─── MATERIAL PROVIDED

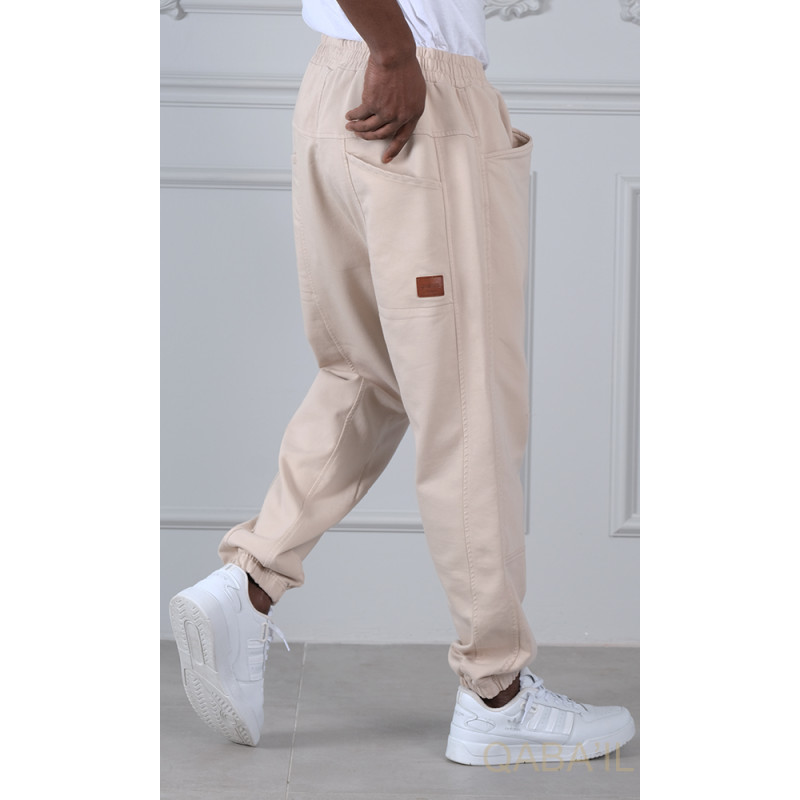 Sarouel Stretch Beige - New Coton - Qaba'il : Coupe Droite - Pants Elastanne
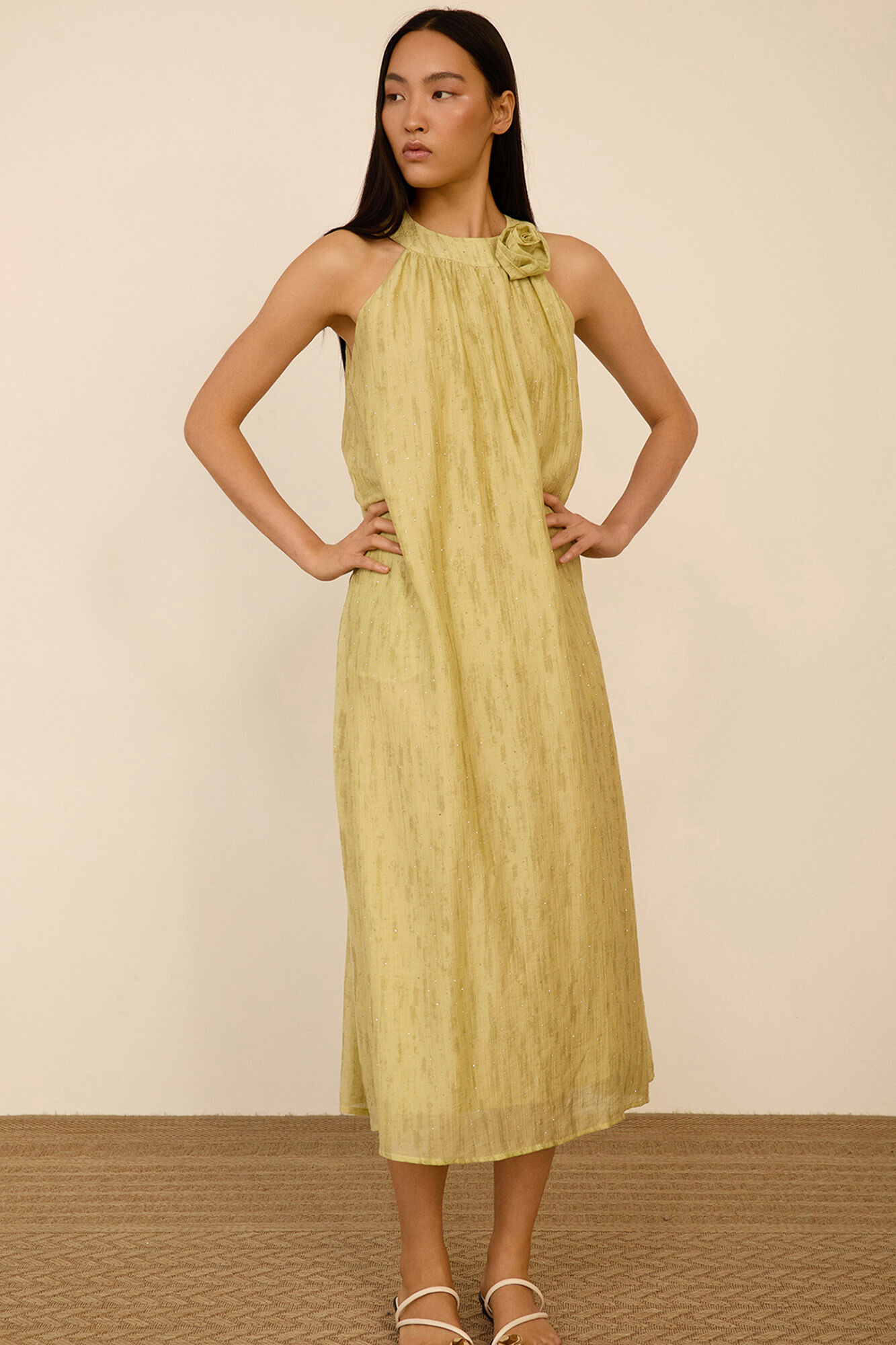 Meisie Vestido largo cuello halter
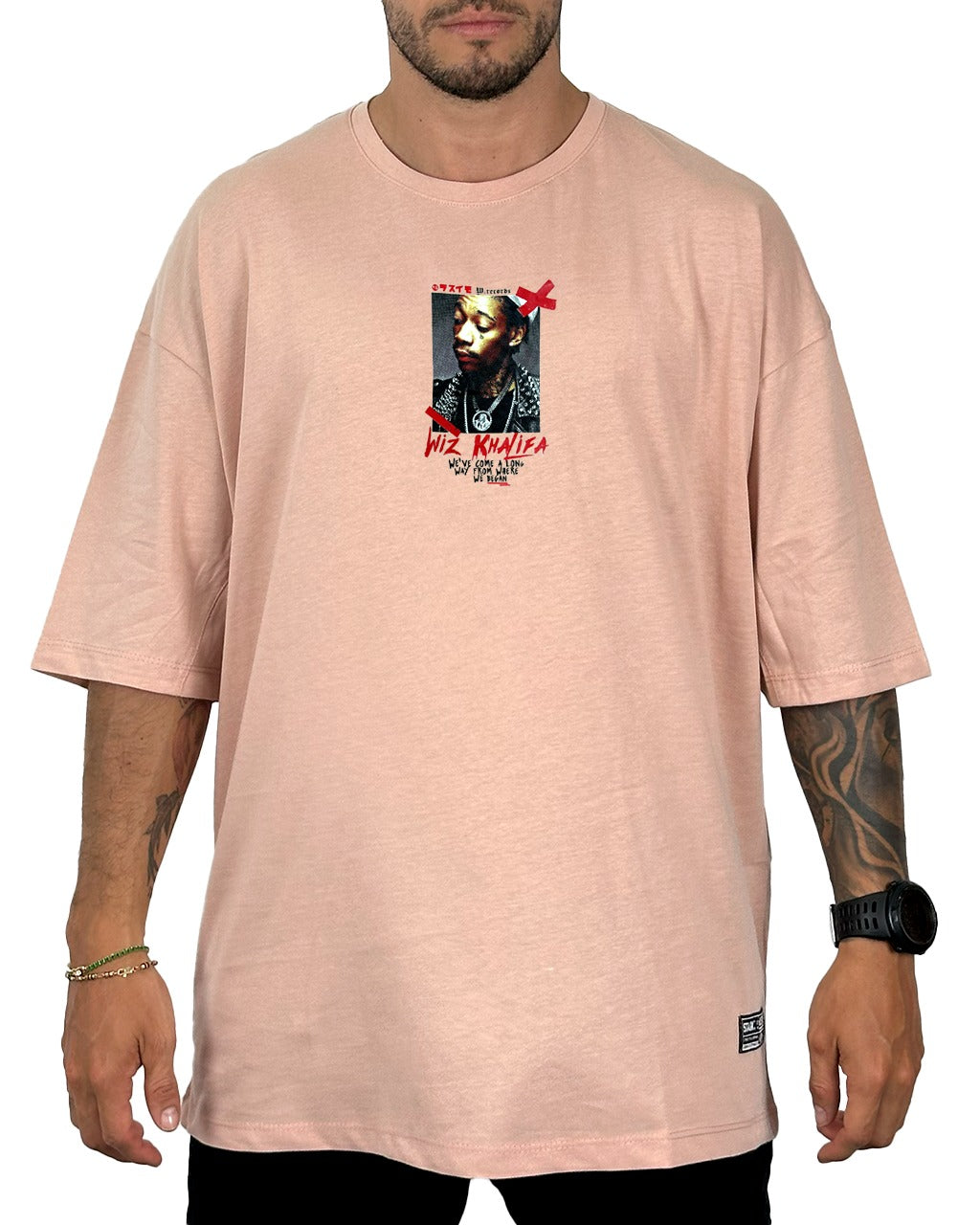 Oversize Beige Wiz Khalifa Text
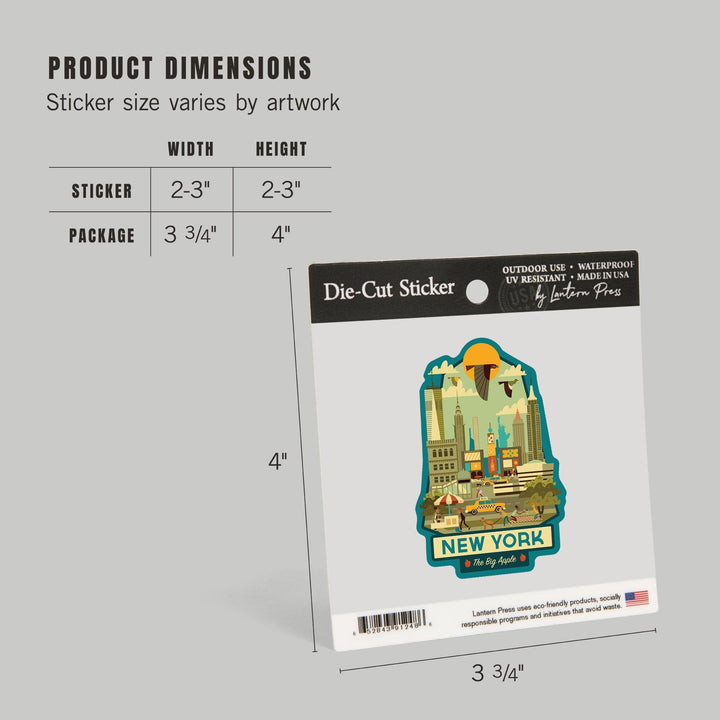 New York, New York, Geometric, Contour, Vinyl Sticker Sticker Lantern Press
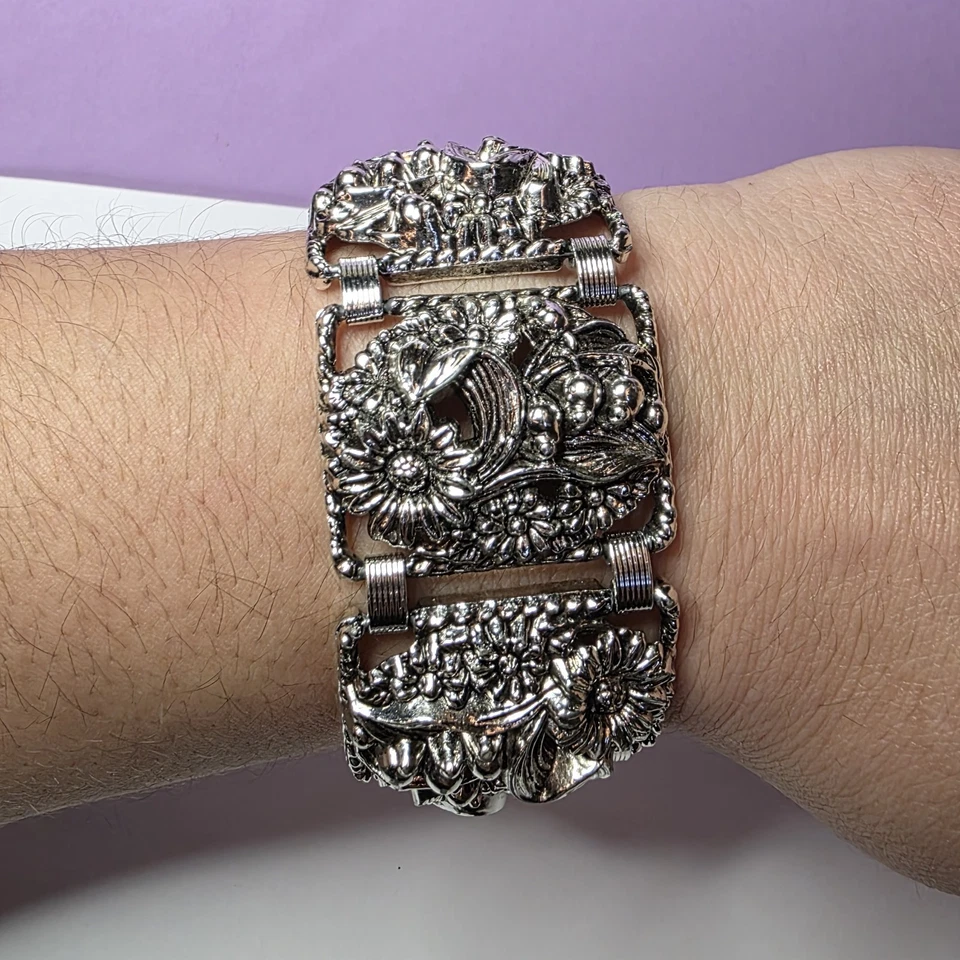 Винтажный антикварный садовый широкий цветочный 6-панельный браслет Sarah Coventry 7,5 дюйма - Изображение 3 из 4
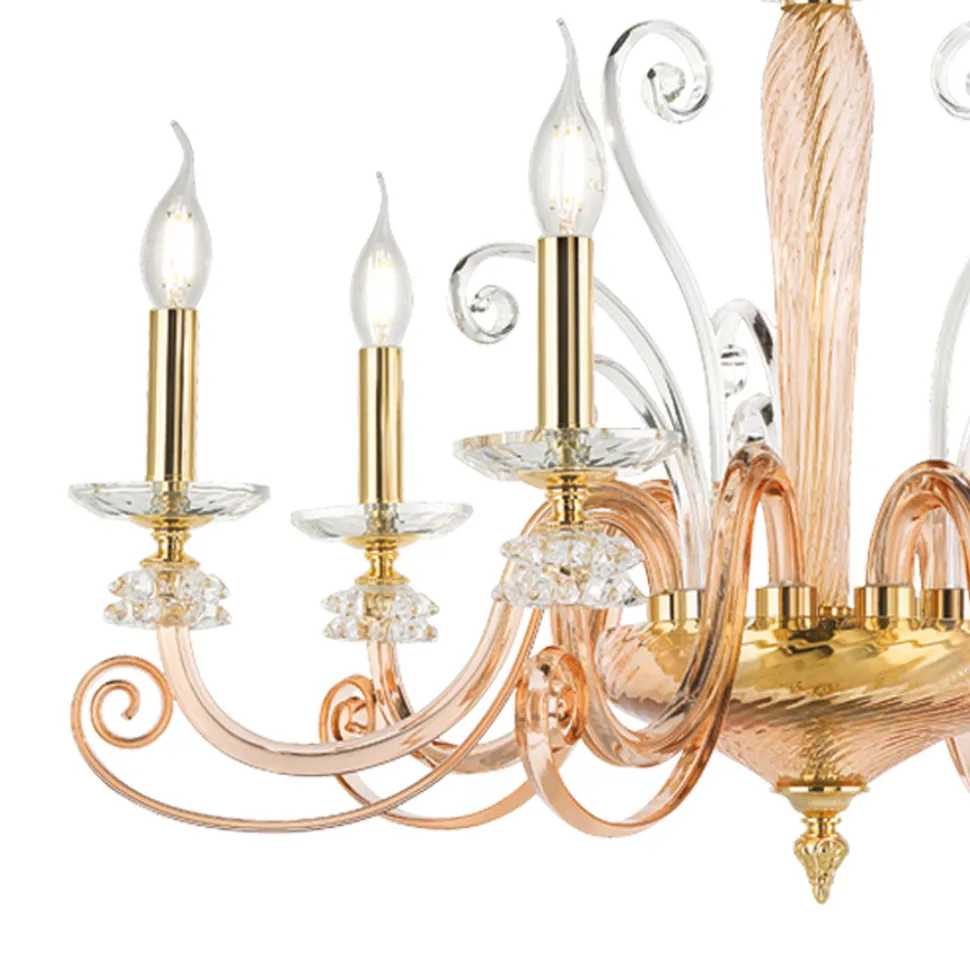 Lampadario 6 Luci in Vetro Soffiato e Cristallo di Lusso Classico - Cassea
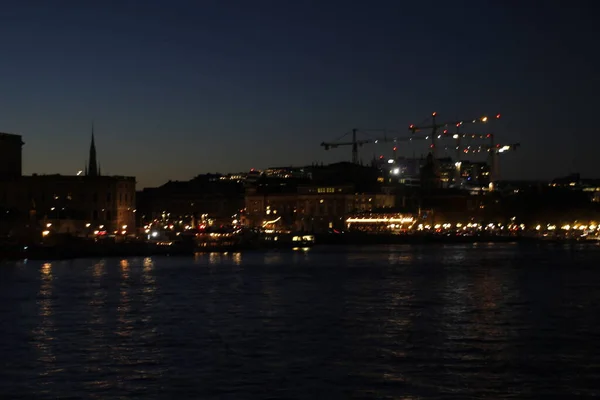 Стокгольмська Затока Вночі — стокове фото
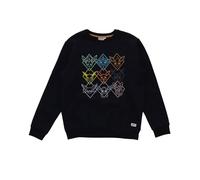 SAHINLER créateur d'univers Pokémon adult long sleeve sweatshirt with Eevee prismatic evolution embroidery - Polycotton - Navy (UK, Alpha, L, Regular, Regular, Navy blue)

──────

[TASK REQUIREMENTS] Without the pictures, repeat exactly the lines running from the line containing "Стокгольмська Затока Вночі — стокове фото" through the end of the data, both ends included.

[WRITTEN RESPONSE]
 Стокгольмська Затока Вночі — стокове фото
 SAHINLER créateur d'univers Pokémon adult long sleeve sweatshirt with Eevee prismatic evolution embroidery - Polycotton - Navy (UK, Alpha, L, Regular, Regular, Navy blue)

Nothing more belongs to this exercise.